Vous êtes-vous déjà imaginé comment serait votre vie si vous ne pouviez pas devinez ou imaginez les intentions et les pensées des autres ? La capacité qui nous permet de prendre en compte des aspects comme celui-ci est connue comme “La théorie de l’esprit”. Cependant, il existe certains troubles dans lesquels cette capacité humaine est affectée. Que se passerait-il si vous n’étiez pas capable de supposer ou d’imaginer ce que les autres pensent ? Rocío Gracía Tribaldo, psychologue, répond à nos questions et nous recommande un test ainsi que des activités intéressantes afin de travailler notre théorie de l’esprit.

Théorie de l'esprit

Théorie de l’esprit : qu’est-ce que c’est et comment l’augmenter

 

Dans cet article nous vous expliquons qu’est-ce que la théorie de l’esprit, comment celle-ci se développe et comme elle est liée aux troubles du spectre autistique (TSA). Finalement, nous vous donnerons des outils afin de détecter les difficultés dans le développement de la théorie de l’esprit, et nous vous aiderons à travailler cette habileté chez vous.
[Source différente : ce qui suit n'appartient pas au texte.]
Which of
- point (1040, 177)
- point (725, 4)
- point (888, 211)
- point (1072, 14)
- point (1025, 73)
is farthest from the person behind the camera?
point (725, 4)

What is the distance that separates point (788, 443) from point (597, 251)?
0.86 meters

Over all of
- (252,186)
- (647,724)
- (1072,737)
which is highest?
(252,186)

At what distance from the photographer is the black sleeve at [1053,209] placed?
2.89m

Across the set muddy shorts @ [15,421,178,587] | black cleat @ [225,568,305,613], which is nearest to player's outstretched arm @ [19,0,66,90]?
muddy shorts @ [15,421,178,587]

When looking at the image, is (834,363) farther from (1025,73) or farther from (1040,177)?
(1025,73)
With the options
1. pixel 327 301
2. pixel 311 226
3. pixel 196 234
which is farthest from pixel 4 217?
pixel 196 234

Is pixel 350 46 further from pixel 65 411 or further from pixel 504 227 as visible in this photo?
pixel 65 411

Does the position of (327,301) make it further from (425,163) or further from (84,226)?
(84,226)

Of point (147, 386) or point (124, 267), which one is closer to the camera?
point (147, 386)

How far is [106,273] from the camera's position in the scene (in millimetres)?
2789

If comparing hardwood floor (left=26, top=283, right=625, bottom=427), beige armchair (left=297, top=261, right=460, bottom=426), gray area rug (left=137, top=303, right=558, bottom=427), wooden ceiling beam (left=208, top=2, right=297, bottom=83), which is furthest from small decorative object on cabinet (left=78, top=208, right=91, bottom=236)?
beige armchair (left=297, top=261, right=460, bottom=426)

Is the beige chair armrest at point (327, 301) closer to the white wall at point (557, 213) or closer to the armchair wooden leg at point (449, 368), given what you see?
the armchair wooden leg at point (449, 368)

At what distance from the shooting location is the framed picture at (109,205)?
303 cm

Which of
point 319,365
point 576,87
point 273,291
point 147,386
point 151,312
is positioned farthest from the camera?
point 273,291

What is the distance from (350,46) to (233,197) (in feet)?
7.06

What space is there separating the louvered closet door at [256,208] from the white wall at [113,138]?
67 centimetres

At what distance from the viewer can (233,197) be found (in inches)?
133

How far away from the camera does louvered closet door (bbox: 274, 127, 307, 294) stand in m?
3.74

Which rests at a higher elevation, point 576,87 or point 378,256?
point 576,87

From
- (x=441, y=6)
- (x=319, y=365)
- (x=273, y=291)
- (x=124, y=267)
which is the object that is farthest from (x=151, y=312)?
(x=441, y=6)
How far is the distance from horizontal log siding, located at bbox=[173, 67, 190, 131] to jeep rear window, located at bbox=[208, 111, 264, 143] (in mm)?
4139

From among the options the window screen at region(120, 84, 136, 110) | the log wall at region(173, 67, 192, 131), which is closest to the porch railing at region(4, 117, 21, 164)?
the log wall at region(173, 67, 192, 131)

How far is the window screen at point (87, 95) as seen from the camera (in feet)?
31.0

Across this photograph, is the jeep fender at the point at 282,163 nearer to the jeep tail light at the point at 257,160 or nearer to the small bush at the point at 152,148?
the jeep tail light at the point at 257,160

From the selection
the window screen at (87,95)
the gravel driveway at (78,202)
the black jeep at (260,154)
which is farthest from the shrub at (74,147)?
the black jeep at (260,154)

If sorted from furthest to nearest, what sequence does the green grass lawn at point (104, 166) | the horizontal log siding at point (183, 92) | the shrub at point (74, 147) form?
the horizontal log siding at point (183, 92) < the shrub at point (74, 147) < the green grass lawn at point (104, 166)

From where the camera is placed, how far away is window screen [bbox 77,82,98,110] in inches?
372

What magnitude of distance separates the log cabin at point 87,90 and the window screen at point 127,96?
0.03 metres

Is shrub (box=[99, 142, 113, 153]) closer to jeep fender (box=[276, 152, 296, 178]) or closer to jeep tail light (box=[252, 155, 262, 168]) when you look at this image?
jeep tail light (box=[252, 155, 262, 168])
Théorie de l’esprit : qu’est-ce que c’est et comment se développe-t-elle ?

Le concept de la théorie de l’esprit fut utilisé pour la première fois par Premack et Woodruff en 1978 pour expliquer le comportement d’un chimpanzé en réalisant une série d’expériences dans lesquelles on lui présente différentes situations problématiques avec chaque fois deux solutions alternatives (une correcte et une incorrecte). Finalement, la conclusion de ces expériences fut que le chimpanzé est capable de résoudre des situations problématiques car il est capable d’identifier le problème ainsi que le désir des chercheurs qu’il le résolve, c’est à dire que le chimpanzé est capable d’attribuer un état mental, ou un désir, aux chercheurs. Afin de décrire cela, ils ont utilisé le concept de la théorie de l’esprit :

“En disant qu’un sujet possède une théorie de l’esprit, nous voulons dire que le sujet est capable d’attribuer des états mentaux à lui-même et aux autres… Un système d’inférences de ce type est considéré, dans un sens strict, une théorie : premièrement parce que de tels états ne sont pas directement observables, et deuxièmement parce que le système peut être utilisé pour faire des prédictions d’une manière spécifique du comportement d’un autre organisme (…)” Premack et Woodfruff, 1978 (p. 515-526).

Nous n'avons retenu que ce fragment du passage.